Ulbersdorf. Aus ihren Sympathien für die asylkritische und islamfeindliche Pegida-Bewegung in ihrer Hochburg Dresden machen einige Ulbersdorfer keinen Hehl. Ein Landbesitzer stellte bereits vor Monaten ein Schild mit der Aufschrift „Pegida“ auf seinen Acker. Das war zeitweise verschwunden. Jetzt steht es wieder. Und das gefällt nicht jedem. Knut Langenbach zum Beispiel schrieb deshalb einen Brief an Bürgermeister Daniel Brade (SPD), den er auch in Kopie an die Sächsische Zeitung schickte.
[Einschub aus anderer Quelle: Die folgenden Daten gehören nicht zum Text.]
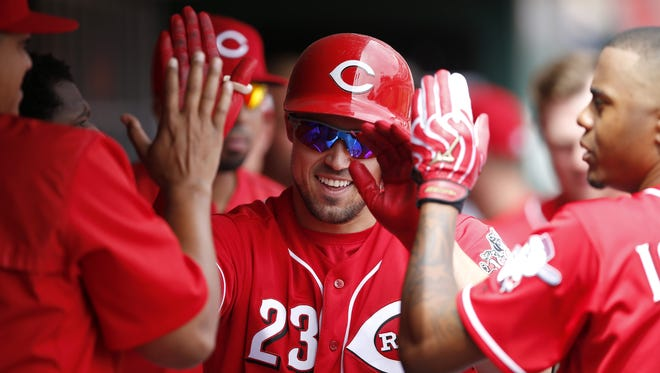 Reds left fielder Adam Duvall is congratulated in the dugout after hitting a home run against the Rockies April 20 at Great American Ball Park.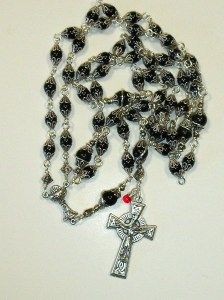 "Wire-wrapped by hand. Celtic cross with a ""drop of His blood"" $36"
Gemeinsam mit seiner inzwischen verstorbenen Frau hatte er vor etwa 20 Jahren ein Anwesen in Ulbersdorf gekauft, es saniert, und wie er schreibt, zu einem ansehnlichen Haus im Dorf hergerichtet. Und auch sonst kann sich Ulbersdorf durch schmucke Häuschen, Vorgärten und vor allem ein ausgeprägtes kulturelles Leben sehen lassen. Dafür hat es für den Ort einige Auszeichnungen gegeben.
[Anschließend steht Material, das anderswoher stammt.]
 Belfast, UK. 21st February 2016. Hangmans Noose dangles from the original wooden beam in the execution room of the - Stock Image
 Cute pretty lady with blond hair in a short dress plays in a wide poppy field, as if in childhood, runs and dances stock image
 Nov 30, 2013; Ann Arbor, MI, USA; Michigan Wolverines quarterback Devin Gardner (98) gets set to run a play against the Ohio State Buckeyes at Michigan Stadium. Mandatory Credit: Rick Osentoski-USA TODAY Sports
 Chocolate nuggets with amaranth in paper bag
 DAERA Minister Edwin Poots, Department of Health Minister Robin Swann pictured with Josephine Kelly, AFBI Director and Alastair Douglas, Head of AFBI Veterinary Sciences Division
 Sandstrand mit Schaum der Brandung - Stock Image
Einwohner fordert Aufklärung

Das Ansehen bestehe aber nicht nur aus schönen Häusern und aus den Kriterien, die für die Teilnahme an solchen Wettbewerben wichtig seien, schreibt Knut Langenbach. „Es besteht auch aus dem Geist kommunaler und demokratischer Solidarität, der das kommunale Leben bestimmt und der Fremden, seien es Touristen oder Asylsuchende“, so Knut Langenbach. Das Schild würde eben jenen Geist nicht ausdrücken. Schriftlich fordert er nun Bürgermeister Brade auf, zu prüfen, ob dieses Schild außerhalb von Wahlzeiten überhaupt gesetzlich zulässig ist. Und er fordert das Stadtoberhaupt auf, zu prüfen, wie „dieser politischen Tendenz entgegengewirkt werden kann und gegebenenfalls zumindest mit öffentlichen Erklärungen Klarheit darüber zu schaffen, dass Pegida nicht für die Gemeinde Hohnstein oder auch nur für die Ortschaft Ulbersdorf steht“, so Langenbach in seinem Brief.
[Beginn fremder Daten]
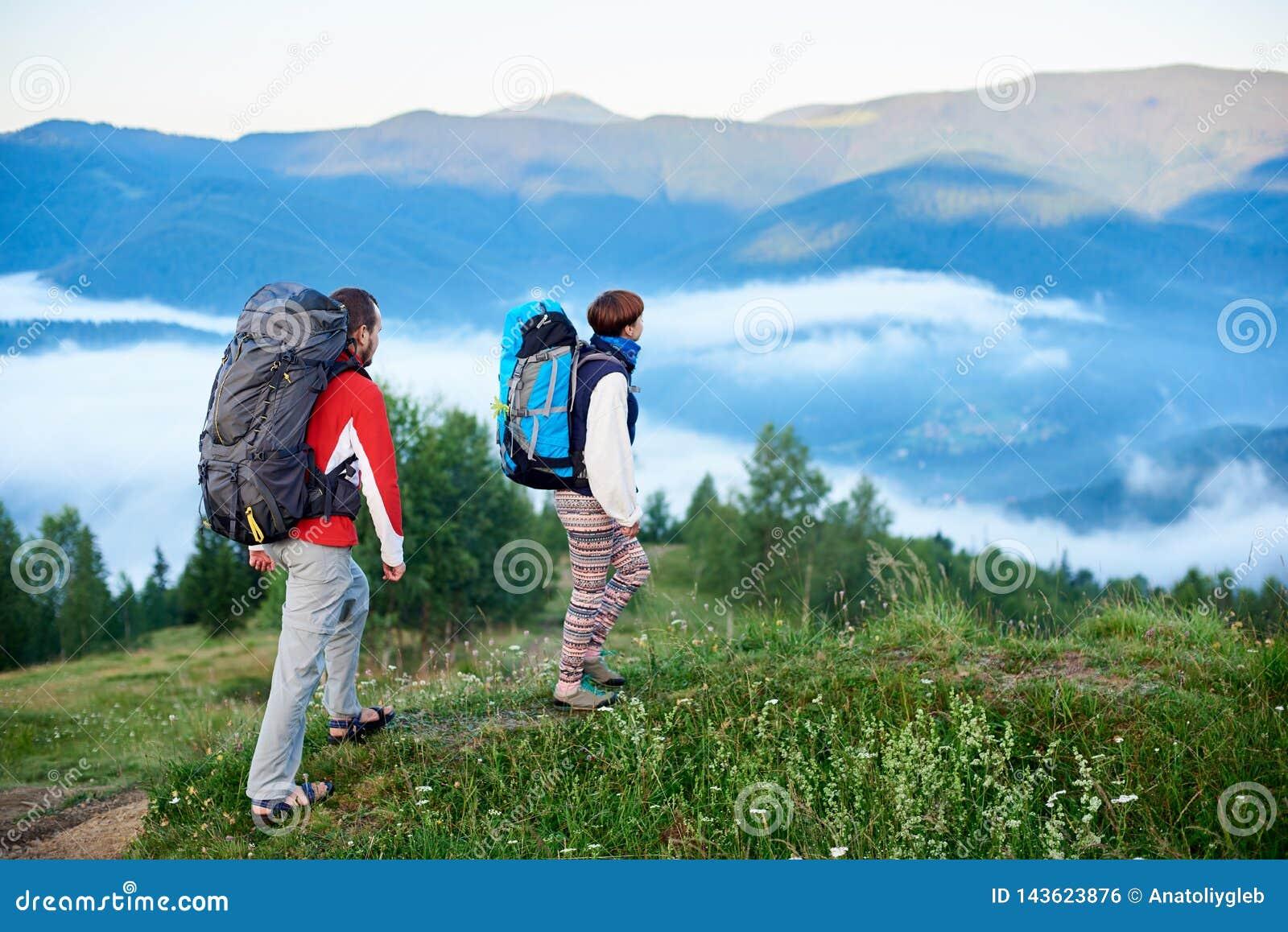 Två turister med ryggsäckar i vandring på berg av Carpathians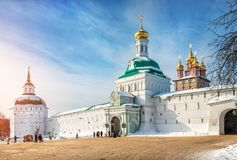 The gate tower above the entrance to the Lavra. The gate tower above the arch of the entrance to the Lavra in Sergiev Posad, the Baptist Church and Pyatnitskaya Stock Image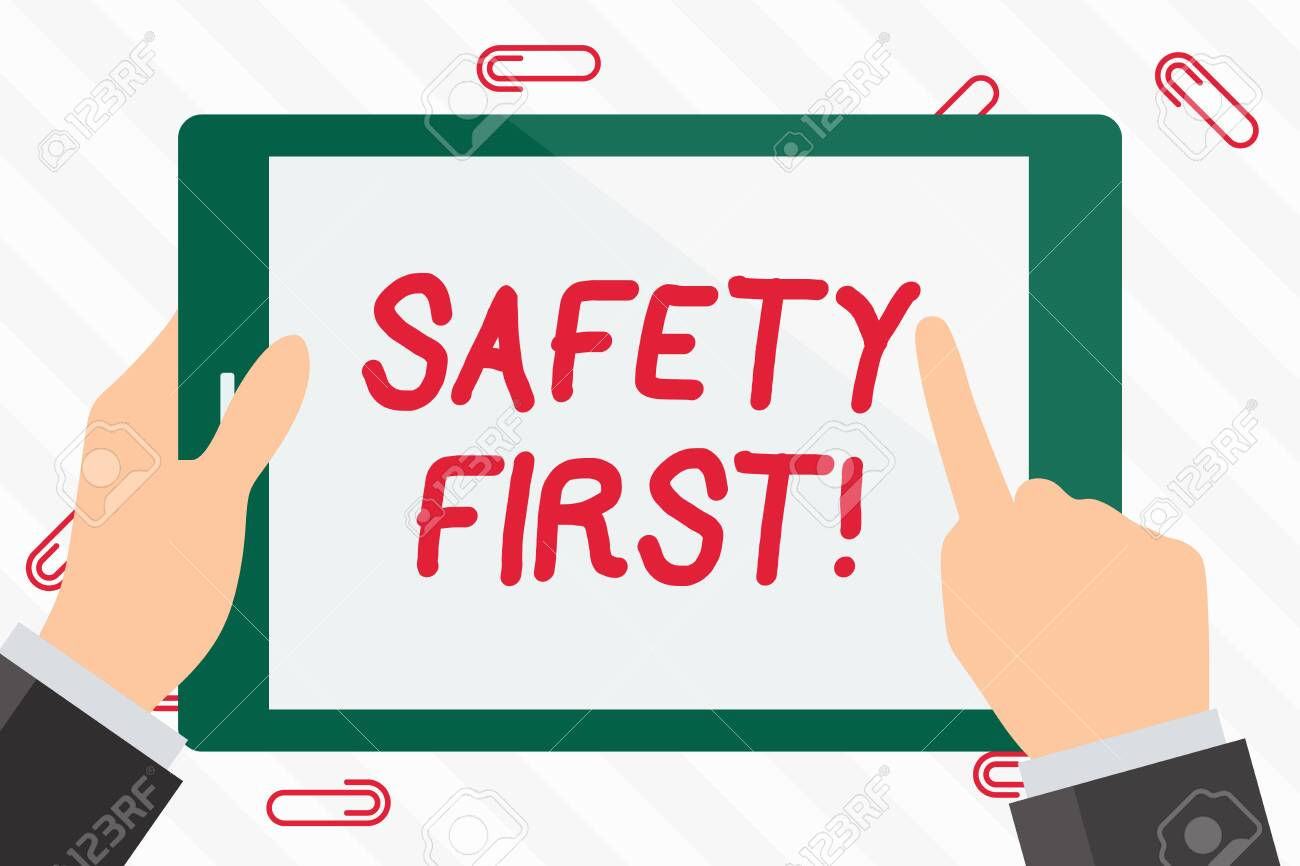 Text sign showing Safety First. Business photo showcasing best avoid any unnecessary risks and act so that you stay safe Hand Holding Pointing Touching Blank Rectangular Color Tablet White Screen - 120201916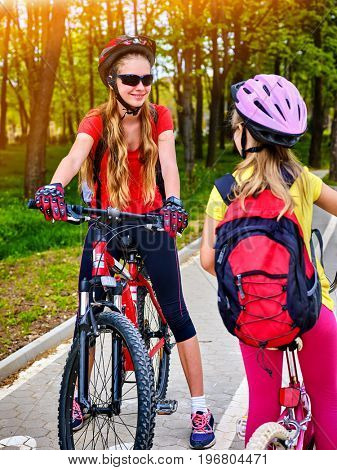 Bicycle path and sign with children. Girls wearing helmet with rucksack ciclyng ride. Kids are on white bike lane. Alternative to urban transport. Friendship between children of different ages.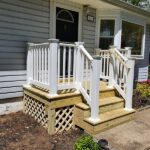 Before & after pics of a new Wood front Porch with RDI Endurance Vinyl Railings in Hopatcong, NJ.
Bereits im Oktober letzten Jahres gab die AG Asyl zu bedenken, dass entgegen der asylfeindlichen Tendenz im Gemeindegebiet, eher ein offener und freundlicher Umgang mit Flüchtlingen dem Tourismus förderlich sei. Eine Branche, von der in Hohnstein viele leben. Und im Übernachtungsgewerbe ist das offenbar zu spüren. Vor allem in den Monaten Mai und Juni 2015 sei ein Rückgang an Übernachtungen zu verzeichnen gewesen, sagte damals Tourismuschef André Häntzschel. Er stellte Thesen und Fragen in den Raum wie zum Beispiel, dass man abwarten müsse, wie sich Pegida generell auf die Entwicklung auswirken werde. Und welche Folgen die damaligen Negativschlagzeilen aus Heidenau haben werden.Der Imageschaden in der Branche sei aber da. Und schon wenn fünf Prozent weniger Gäste kämen, wäre das für Hohnstein tatsächlich ein Problem, so der Tourismuschef im Oktober letzten Jahres. Es ist allgemein bekannt, dass zum Beispiel in Dresden Händler, Gastronomen, Hoteliers und Vermieter einen Rückgang an Umsätzen und Übernachtungen beklagen – wegen der Pegida-Bewegung.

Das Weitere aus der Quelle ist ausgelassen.